Ella aveva ricevuto in sorte, da natura, il genio dell’obbedienza gioiosa. Era nata serva come uno nasce pittore, poeta, affarista o ladro. Sottomissione, devozione, pazienza, serenità nella fatica erano pii essenziali caratteri di quell’umile ma compiuto e magnifico modello umano.
Imparò presto, sotto la fèrula d’una padrona meticolosa e dispotica, le più delicate, le più difficili, le più aspre faccende d’una casa borghese: tirar la galera (lo spazzolone di ferro pei pavimenti incerati) senza farla urlare contro i piedi e gli spigoli dei mobili: cucinar con arte e con economia: stirar la biancheria senza ingiallirla: rendere piatti e bicchieri lucidi come specchi, senza incrinarli: rendere simili all’oro gli ottoni delle maniglie e delle serrature, senza aguzzar gli orecchi dietro le porte: scacciar la polvere da ogni gingillo, da ogni angolo, da ogni nascondiglio della casa, con l’accanimento d’un nemico mortale, senza stancarsi mai di ripetere il medesimo gesto maniaco e vano.

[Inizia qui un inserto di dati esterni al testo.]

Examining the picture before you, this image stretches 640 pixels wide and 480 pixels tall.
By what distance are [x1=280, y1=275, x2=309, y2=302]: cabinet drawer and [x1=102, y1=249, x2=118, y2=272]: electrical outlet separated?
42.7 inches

Imparò presto, anche, quattro cànoni importantissimi. Quando un abito è ragnato alle cuciture e ha stinto tutto il colore, lo si regala alla serva: — quando la fruita comincia ad andare a male, la si dà in fretta da mangiare alla serva: — quantunque paralizzata dalla stanchezza per l’incessante lavoro della giornata, la serva deve rimanere alzata fino a mezzanotte, in un angolo della cucina, ad aspettare il ritorno dei padroni dal teatro: — mentre in sala da pranzo e in salotto, alla luce di tutte le lampade, si chiacchiera e si gioca, allegramente, intorno al tavolino del thè o al vassoio del marsala, la serva se ne deve star quieta e silenziosa nel suo solitario cantuccio presso i fornelli, abbassando la fiamma del gas per non fare spreco. — Tutto questo non le pesò, nè le fu doloroso.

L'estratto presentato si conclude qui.